Figure 4. Comparison of maximal current amplitudes

Maximal current amplitudes were analysed after a depolarization lasting 2 s to 0 mV from a holding potential of −80 mV. To pool recordings from different experiments, amplitudes were normalized to the mean value of the amplitudes of K_V7.2 or K_V7.2/K_V7.3 that were obtained after simultaneous injections and recordings in parallel to the other clones. Co-expressions of the mutation with K_V7.2 or K_V7.3 were obtained by injection of a constant total amount of RNA in a 1 : 1 or 1 : 1 : 2 ratio in Xenopus oocytes. Two to three different batches of oocytes were injected. Normalized amplitudes ranged between 0.4 and 1.8 for K_V7.2 (n = 21) and between 0.1 and 1.7 for the E119G mutation (n = 20) revealing a broad overlap of data points. Pooled data from all batches exhibited a 34% decrease of the mean value of current amplitudes compared to the WT (P < 0.01). However, a reduction of the current amplitude could not be confirmed for either heteromeric E119G/K_V7.2 (n = 5) compared to K_V7.2, or E119G/K_V7.3 (n = 9) and E119G/K_V7.2/K_V7.3 (n = 6) compared to K_V7.2/K_V7.3 channels (n = 12). Data are shown as single data points for each oocyte and as means ± s.e.m.

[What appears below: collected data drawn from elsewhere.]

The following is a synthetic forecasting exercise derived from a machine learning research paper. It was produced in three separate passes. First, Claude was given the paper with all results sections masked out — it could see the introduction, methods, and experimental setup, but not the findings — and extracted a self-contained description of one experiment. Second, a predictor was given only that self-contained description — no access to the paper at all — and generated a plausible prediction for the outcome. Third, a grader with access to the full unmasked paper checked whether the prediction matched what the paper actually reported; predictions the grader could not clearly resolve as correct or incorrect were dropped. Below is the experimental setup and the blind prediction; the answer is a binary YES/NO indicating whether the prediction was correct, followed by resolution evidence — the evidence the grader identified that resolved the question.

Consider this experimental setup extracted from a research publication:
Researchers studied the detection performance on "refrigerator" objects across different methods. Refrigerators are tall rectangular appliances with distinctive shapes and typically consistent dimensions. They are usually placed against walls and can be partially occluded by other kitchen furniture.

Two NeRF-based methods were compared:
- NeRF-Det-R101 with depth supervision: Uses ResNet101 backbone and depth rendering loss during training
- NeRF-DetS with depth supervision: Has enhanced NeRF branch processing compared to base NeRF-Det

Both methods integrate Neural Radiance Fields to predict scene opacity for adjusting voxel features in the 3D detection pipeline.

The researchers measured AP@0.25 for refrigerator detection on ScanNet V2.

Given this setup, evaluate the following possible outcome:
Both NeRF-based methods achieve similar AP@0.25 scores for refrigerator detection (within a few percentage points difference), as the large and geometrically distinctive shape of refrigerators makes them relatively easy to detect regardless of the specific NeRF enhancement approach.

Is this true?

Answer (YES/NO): NO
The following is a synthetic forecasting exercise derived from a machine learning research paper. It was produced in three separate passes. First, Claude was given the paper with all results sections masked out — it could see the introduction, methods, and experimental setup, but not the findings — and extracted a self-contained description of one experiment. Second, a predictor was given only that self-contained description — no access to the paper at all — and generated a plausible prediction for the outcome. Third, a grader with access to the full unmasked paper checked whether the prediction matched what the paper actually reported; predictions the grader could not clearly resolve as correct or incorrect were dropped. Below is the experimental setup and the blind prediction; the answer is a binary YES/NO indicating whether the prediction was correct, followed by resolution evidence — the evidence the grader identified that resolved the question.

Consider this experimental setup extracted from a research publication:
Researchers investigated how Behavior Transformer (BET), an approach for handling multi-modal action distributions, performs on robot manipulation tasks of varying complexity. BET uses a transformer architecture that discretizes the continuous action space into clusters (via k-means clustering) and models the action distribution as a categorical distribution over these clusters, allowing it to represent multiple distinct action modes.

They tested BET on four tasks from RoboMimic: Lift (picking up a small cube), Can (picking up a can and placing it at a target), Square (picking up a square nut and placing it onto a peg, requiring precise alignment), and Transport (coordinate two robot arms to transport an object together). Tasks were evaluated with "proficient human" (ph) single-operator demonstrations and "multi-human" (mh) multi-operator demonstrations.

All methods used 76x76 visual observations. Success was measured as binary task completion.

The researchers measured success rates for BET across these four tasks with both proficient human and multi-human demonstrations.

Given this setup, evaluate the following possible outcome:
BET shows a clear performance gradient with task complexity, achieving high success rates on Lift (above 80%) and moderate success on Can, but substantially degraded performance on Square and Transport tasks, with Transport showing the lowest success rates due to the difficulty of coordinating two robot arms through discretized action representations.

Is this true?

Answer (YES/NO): NO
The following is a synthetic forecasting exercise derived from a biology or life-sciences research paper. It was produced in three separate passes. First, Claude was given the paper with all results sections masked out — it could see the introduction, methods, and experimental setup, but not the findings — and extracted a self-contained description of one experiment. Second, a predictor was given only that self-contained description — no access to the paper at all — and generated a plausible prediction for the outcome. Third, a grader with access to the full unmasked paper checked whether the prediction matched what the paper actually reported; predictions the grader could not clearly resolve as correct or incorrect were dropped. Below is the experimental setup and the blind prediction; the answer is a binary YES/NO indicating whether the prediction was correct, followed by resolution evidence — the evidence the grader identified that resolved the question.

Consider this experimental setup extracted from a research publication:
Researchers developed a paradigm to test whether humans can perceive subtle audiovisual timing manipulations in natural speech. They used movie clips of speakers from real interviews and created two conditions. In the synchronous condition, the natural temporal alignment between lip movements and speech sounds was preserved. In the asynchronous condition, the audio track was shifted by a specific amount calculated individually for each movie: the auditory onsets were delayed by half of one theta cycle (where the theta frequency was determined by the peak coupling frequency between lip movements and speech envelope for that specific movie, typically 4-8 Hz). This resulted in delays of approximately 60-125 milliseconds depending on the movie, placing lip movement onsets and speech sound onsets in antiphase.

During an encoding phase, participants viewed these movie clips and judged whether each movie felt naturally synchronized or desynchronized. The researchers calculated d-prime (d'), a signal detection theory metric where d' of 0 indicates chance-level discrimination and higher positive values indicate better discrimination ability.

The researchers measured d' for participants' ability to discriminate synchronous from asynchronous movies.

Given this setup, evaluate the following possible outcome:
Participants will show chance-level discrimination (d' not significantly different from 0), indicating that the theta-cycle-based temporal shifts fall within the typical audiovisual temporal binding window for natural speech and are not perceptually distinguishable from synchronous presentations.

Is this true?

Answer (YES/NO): NO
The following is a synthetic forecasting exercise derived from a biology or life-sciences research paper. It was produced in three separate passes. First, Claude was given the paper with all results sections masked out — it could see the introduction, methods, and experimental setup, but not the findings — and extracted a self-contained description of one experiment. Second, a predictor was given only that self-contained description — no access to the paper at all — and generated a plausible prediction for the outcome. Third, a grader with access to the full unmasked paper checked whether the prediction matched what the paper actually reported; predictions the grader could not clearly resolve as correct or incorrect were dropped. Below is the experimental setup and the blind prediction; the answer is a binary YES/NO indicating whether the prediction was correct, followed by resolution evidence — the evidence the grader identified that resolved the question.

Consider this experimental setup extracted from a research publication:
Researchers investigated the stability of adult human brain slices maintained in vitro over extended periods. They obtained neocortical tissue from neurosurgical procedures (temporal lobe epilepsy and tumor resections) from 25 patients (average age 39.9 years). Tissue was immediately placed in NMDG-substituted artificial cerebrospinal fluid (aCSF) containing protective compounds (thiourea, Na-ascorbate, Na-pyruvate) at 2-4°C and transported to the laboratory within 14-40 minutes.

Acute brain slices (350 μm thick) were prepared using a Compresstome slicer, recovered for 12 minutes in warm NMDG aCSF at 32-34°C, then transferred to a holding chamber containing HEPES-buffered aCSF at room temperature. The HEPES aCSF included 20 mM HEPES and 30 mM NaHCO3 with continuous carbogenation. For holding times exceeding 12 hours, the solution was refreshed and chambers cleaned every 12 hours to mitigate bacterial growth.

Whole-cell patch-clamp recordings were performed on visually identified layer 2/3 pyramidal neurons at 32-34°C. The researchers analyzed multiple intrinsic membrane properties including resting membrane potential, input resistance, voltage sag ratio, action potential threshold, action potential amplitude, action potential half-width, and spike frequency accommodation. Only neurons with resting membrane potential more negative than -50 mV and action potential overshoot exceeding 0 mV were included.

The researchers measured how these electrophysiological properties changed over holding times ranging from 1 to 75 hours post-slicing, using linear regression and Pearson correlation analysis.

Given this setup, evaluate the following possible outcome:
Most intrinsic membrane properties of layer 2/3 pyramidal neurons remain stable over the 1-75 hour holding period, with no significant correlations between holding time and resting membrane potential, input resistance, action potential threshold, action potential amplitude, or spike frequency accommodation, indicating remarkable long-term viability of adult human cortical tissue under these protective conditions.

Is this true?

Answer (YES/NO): NO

Figure 5. Structural model of the K_V7.2 channel

K_V7.2 channels were generated based on the coordinates of K_V1.2 (PDB ID 2A79; Long et al. 2005). The transmembrane segments S1–S4 of one subunit are coloured (S1 (yellow), S2 (orange), S3 (red), S4 (pink) and the pore domain of the adjacent subunit (S5 (green), selectivity filter/pore helix (light blue), S6 (blue)). A, overview of 4 subunits. B and C, magnifications show the putative positions of the residues E119 and S122 in the outer S1 segment and their possible electrostatic interaction or formation of hydrogen bonds with R201 in S4 in top view and side view. Residues E119, S122 and R201 are shown in stick representation (CPK colour code) and putative electrostatic interactions or h-bonds are depicted as green dashed lines. The sequence of K_V7.2 is given underneath using the same colours as in the structural model for transmembrane segments. Residues E119, S122 and R201 are printed in bold and underlined. Residues in S1–S4 used to provide flexibility to the model are underlayed in grey.

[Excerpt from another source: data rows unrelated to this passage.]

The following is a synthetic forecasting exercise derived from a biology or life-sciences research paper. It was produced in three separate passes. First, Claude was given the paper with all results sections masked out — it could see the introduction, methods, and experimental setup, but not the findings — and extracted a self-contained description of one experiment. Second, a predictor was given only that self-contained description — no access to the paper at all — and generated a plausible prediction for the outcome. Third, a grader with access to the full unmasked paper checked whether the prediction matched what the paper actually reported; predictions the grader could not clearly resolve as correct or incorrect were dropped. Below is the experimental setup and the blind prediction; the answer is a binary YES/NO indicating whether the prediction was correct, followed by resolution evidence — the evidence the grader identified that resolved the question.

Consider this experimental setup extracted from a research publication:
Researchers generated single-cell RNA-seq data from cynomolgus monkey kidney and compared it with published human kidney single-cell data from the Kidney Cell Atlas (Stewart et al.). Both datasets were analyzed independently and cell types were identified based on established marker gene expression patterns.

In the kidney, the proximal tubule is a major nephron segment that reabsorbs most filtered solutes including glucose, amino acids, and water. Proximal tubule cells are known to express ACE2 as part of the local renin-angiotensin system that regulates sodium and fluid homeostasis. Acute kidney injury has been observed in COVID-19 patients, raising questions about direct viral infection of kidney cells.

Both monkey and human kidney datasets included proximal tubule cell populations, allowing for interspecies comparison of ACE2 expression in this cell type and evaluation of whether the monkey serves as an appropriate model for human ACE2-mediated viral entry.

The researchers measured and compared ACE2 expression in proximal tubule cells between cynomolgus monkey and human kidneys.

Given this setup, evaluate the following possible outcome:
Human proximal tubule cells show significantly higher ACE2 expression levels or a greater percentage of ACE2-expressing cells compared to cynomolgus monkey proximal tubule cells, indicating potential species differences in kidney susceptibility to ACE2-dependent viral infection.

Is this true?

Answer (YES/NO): NO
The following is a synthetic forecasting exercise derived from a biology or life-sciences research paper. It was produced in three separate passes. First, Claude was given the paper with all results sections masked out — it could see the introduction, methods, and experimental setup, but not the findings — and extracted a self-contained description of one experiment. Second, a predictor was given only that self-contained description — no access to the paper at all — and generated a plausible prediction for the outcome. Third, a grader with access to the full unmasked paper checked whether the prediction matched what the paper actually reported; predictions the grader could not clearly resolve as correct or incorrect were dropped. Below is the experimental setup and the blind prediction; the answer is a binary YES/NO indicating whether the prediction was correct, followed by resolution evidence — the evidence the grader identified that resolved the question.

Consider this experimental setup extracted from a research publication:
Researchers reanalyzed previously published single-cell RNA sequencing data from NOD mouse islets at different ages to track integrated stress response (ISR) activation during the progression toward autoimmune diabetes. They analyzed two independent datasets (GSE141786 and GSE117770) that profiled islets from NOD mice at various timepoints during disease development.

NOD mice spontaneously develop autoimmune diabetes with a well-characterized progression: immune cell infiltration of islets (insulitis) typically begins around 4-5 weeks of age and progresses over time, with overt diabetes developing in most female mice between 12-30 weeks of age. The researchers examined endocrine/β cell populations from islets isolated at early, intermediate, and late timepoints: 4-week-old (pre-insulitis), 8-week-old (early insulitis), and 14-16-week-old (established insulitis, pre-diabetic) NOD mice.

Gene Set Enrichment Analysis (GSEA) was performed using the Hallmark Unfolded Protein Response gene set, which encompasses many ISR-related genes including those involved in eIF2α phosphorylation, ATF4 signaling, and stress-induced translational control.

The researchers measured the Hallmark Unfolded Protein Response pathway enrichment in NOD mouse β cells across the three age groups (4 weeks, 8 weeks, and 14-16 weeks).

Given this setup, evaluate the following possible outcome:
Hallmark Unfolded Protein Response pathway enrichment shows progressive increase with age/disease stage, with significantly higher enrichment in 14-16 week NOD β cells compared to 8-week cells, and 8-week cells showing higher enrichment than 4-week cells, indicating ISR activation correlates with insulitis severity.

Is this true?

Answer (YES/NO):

Figure 6. Firing properties in a one compartment neuronal model cell

A and B, model cells are continuously stimulated by the current I_stim from time t = 0 ms. The M-current, I_M, is represented by K_V7.2/K_V7.3 (A) or E119G/K_V7.2/K_V7.3 (B) channels (parameters in Table 2). The duration of the evoked action potential burst is relatively prolonged in cells in which I_M is mediated by E119G/K_V7.2/K_V7.3 channels. I_stim= 1 μA cm⁻². C, burst duration as a function of I_stim. The increase in burst duration with increasing I_stim is steeper in cells that are simulated using the mutant channel. There is a threshold above which the M-current is insufficient to terminate the burst. This threshold is lower in simulations with parameters for mutant channels (continuous line K_V7.2/K_V7.3, dotted line E119G/K_V7.2/K_V7.3).